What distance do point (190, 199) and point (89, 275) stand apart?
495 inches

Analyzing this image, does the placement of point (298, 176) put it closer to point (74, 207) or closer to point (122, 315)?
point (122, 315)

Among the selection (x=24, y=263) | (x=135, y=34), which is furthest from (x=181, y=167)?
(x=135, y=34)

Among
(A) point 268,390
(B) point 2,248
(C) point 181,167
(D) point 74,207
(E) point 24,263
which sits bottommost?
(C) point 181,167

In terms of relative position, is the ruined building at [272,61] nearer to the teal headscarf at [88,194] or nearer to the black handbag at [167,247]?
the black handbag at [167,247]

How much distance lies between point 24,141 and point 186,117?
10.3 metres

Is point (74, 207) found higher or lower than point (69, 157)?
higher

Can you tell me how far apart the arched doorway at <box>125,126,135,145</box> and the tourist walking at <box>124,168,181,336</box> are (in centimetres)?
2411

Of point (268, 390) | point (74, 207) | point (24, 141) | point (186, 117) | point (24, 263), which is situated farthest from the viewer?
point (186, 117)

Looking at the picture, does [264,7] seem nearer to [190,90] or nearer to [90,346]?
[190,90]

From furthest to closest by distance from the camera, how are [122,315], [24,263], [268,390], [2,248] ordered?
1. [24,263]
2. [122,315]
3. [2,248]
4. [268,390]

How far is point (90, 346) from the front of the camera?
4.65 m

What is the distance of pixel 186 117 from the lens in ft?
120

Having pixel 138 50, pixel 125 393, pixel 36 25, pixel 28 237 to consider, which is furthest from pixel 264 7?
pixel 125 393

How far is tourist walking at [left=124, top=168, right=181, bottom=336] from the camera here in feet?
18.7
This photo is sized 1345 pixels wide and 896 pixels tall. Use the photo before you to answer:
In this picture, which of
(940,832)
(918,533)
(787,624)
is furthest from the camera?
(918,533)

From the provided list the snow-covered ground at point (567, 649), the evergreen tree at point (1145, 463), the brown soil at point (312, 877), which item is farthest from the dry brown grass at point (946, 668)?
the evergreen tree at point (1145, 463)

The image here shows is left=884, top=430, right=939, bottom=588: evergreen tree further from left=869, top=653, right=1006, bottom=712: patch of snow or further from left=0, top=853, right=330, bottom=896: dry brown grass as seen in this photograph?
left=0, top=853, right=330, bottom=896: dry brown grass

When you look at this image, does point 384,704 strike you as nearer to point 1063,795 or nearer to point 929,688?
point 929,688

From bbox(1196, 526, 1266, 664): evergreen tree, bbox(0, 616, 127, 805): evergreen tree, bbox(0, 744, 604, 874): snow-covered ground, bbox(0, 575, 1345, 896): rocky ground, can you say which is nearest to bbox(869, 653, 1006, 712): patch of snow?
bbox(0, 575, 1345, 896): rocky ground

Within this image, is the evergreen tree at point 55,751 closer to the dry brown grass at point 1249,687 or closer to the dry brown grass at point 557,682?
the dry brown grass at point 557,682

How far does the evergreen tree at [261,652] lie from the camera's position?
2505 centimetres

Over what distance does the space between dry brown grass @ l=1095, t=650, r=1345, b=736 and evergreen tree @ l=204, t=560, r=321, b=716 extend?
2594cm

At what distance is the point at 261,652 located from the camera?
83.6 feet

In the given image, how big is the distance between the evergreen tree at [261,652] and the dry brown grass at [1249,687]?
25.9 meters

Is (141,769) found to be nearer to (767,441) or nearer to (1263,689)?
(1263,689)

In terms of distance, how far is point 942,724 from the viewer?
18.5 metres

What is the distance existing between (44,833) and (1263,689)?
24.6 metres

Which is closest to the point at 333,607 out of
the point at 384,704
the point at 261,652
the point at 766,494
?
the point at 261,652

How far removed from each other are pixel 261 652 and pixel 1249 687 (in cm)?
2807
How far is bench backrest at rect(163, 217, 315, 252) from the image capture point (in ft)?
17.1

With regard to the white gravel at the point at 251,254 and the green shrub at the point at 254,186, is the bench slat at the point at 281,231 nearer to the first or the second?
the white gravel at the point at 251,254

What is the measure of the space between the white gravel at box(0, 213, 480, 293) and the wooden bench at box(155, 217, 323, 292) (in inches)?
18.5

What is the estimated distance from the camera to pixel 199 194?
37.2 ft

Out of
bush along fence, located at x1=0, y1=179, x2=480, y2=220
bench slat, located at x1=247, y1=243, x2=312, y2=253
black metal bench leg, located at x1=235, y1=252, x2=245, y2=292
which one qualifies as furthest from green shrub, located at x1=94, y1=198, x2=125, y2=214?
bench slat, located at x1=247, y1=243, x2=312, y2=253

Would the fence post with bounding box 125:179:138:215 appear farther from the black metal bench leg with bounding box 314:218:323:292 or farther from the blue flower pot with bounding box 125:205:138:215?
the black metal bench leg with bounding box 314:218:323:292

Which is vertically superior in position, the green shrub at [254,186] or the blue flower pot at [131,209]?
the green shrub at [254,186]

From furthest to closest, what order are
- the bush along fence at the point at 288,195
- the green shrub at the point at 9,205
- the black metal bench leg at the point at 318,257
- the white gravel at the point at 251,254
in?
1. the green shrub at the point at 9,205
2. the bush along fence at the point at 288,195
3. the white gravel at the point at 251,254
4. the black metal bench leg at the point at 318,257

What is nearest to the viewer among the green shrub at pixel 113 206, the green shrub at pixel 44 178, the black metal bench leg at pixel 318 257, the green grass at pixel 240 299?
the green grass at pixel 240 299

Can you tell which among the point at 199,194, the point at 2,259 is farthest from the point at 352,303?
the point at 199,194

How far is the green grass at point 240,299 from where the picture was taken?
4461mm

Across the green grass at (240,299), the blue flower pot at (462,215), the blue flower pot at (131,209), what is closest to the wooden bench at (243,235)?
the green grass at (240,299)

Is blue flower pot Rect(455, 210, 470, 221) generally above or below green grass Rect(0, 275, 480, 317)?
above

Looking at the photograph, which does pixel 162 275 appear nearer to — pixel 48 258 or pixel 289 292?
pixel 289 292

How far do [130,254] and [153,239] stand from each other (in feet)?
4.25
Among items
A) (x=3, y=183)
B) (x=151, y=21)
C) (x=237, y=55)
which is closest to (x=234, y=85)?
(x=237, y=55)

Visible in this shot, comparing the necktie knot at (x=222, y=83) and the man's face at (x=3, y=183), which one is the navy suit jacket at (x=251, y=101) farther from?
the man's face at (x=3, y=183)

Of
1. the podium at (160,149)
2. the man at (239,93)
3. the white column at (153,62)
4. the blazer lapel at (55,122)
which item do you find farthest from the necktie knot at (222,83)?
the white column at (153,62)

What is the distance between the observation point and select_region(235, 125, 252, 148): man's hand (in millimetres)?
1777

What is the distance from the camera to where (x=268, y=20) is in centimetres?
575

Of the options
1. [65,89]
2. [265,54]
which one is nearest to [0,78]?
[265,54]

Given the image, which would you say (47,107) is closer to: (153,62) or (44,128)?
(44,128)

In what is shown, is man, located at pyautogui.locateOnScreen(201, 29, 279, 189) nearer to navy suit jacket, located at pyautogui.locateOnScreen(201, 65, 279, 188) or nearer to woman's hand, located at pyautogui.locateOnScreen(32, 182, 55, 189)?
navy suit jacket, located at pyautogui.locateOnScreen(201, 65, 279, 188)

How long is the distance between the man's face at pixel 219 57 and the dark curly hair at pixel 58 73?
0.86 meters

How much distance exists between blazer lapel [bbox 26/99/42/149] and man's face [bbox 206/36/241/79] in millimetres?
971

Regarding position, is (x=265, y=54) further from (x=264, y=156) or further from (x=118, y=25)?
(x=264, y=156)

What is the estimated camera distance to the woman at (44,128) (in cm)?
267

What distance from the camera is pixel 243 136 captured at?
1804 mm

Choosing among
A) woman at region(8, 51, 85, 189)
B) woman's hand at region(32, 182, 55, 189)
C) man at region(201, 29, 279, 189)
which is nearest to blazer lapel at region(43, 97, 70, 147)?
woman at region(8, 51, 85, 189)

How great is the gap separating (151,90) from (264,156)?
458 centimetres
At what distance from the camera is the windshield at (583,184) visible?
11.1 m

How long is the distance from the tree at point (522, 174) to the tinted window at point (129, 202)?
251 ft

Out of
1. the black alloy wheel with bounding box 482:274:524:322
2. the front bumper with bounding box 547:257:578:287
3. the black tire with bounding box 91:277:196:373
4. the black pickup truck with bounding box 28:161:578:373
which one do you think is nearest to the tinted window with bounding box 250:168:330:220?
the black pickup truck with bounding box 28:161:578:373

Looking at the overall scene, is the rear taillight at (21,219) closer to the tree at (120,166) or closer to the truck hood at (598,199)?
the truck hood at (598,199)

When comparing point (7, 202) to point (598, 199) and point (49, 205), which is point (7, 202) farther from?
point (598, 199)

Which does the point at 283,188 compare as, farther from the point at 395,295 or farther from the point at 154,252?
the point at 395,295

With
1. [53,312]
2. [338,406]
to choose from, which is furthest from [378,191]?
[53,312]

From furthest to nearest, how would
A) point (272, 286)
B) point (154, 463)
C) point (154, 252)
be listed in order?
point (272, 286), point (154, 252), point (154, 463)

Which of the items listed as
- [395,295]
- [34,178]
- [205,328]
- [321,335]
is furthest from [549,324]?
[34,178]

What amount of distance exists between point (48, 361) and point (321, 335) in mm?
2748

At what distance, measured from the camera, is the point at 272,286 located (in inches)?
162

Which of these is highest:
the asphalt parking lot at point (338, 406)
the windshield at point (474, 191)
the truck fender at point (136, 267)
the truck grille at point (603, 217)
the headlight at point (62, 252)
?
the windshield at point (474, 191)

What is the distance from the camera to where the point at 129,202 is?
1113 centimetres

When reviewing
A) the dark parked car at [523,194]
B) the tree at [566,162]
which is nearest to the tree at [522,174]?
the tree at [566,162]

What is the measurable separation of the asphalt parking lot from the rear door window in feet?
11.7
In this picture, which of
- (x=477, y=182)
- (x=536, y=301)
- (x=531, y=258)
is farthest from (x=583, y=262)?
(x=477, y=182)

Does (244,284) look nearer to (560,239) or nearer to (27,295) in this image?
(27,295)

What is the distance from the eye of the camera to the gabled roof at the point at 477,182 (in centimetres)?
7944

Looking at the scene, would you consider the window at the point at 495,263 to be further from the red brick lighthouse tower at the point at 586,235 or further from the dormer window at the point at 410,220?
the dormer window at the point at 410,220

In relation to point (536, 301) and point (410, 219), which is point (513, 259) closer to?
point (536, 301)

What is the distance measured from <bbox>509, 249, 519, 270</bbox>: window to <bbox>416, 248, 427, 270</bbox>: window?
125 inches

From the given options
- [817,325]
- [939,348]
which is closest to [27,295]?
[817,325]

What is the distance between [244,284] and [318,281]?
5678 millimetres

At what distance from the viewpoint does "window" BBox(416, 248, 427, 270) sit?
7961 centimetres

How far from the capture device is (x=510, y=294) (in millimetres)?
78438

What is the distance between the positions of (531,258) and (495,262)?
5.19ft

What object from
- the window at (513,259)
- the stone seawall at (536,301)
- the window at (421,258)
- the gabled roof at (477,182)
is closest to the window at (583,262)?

• • • • • • •

• [TASK OBJECTIVE]
Extract the lines above from the one containing "Does (244,284) look" to the last line, both included, exactly as written.

• [WRITTEN RESPONSE]
Does (244,284) look nearer to (560,239) or nearer to (27,295) in this image?
(27,295)

What is the distance from the eye of the camera to the gabled roof at the point at 477,182 (in centimetres)?
7944

Looking at the scene, would you consider the window at the point at 495,263 to be further from the red brick lighthouse tower at the point at 586,235 or further from the dormer window at the point at 410,220?
the dormer window at the point at 410,220

In relation to point (536, 301) and point (410, 219), which is point (513, 259) closer to?
point (536, 301)

What is the distance measured from <bbox>509, 249, 519, 270</bbox>: window to <bbox>416, 248, 427, 270</bbox>: window?
125 inches

From the given options
- [817,325]
- [939,348]
which is closest to [27,295]?
[817,325]

What is the distance between [244,284] and [318,281]?
5678 millimetres

At what distance from the viewpoint does "window" BBox(416, 248, 427, 270) sit?
7961 centimetres

How far from the capture device is (x=510, y=294) (in millimetres)?
78438

What is the distance between the positions of (531,258) and (495,262)?
5.19ft

What object from
- the window at (513,259)
- the stone seawall at (536,301)
- the window at (421,258)
- the gabled roof at (477,182)
is closest to the window at (583,262)?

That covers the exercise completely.